# How to split in decision trees? 

In every spltiting step we maximize the information gain using entropy. 

Let $X$ be a discrete random variable with possible values $\{x_1, x_2, \ldots, x_n\}$ and probability function $\mathbb P (X)$. Then the entropy is 
$$
H(X) := -\sum_{i=1}^n P(X = x_i) \log(\mathbb P(X = x_i))
$$

Let $m$ be the number of samples in a node and $k$ be the number of output classes. For each $i = 1, \ldots, k$, $m_i$ samples of the node belong to class $i$. Then the entropy of this node is 
$$
H = - \sum_{i=1}^k \frac{m_i}{m} \log \big(\frac{m_i}{m}\big)
$$

Let $n$ be the number of features. For each feature $F \in \{ 1, \ldots, n\}$ we can perform a split of the node. The feature $F$ can have $f_F$ possible values. 

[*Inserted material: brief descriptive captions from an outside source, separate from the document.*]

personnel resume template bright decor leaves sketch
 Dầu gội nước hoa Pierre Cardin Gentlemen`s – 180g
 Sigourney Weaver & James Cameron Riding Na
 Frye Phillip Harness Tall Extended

For each $i = 1, \ldots, f_F$ the number $m_i^F$ is the number of samples, part of the parent node that accept the value $i$ as feature $F$. 

Then 
$$
\sum_{i=1}^{f_F} \frac{m_i^F}{m} H_i 
$$
is the entropy of the split. 

For each feature $F \in \{1, \ldots, n\}$, we calculate the entropy of the split. Finally, we split wrt feature 
$$
\underset{F\in\{1, \ldots, n\}}{\arg\min} \sum_{i=1}^{f_F} \frac{m_i^F}{m} H_i
$$

**Note:** Can also split using Gini index instead of Entropy.

# When to stop splitting

What can happen when we split:

1. Perfect split (Entropy 0).
2. No samples anymore, or conflicting case
3. No splitting brings improvement in entropy. Predict majority class. 

## Pruning

Pruning is a method to prevent overfitting. check using a $\chi^2$ test if the split is significant or just by chance.

## Ensemble methods

"Two heads are smarter than one"

We improve fitting by combining models. Combination of models are generally known as **model ensembles**. 

Pros:

* Average measurements can lead to more stable and reliable estimates because we reduce the influence of random fluctuations of single samples
* By combining different models, the models overcome the shortcomings of a single model

### How to achieve diversity

* Use only a subset of train data
* Use only a subset of features
* Use different **methods**

# Bagging

Let $T$ be the number of models. To train:  
```
for t = 1, ..., T
    * Draw random subset with replacement from train data
    * Fit a model M_t with the drawn train samples
```

For each test sample:  
```
for t = 1, ..., T
    Use model M_t to predict outcome
    Take average/vote of all predictions
```

The models `M_t` are usually from the same method. Bagging is used for all kinds of methods. 

# Random forests

For training a random forest:
```
Fix T, the number of models to train.
for t = 1, ..., T:
    * Draw a random subset of the train data (with replacement)
    * Draw a random subset of features (without replacement) of size ñ
    * Fit model M_t with drawn train data and features
```

**Note:** random forests are only used for decision trees. 

**Note:** the testing step works the same way as for Bagging.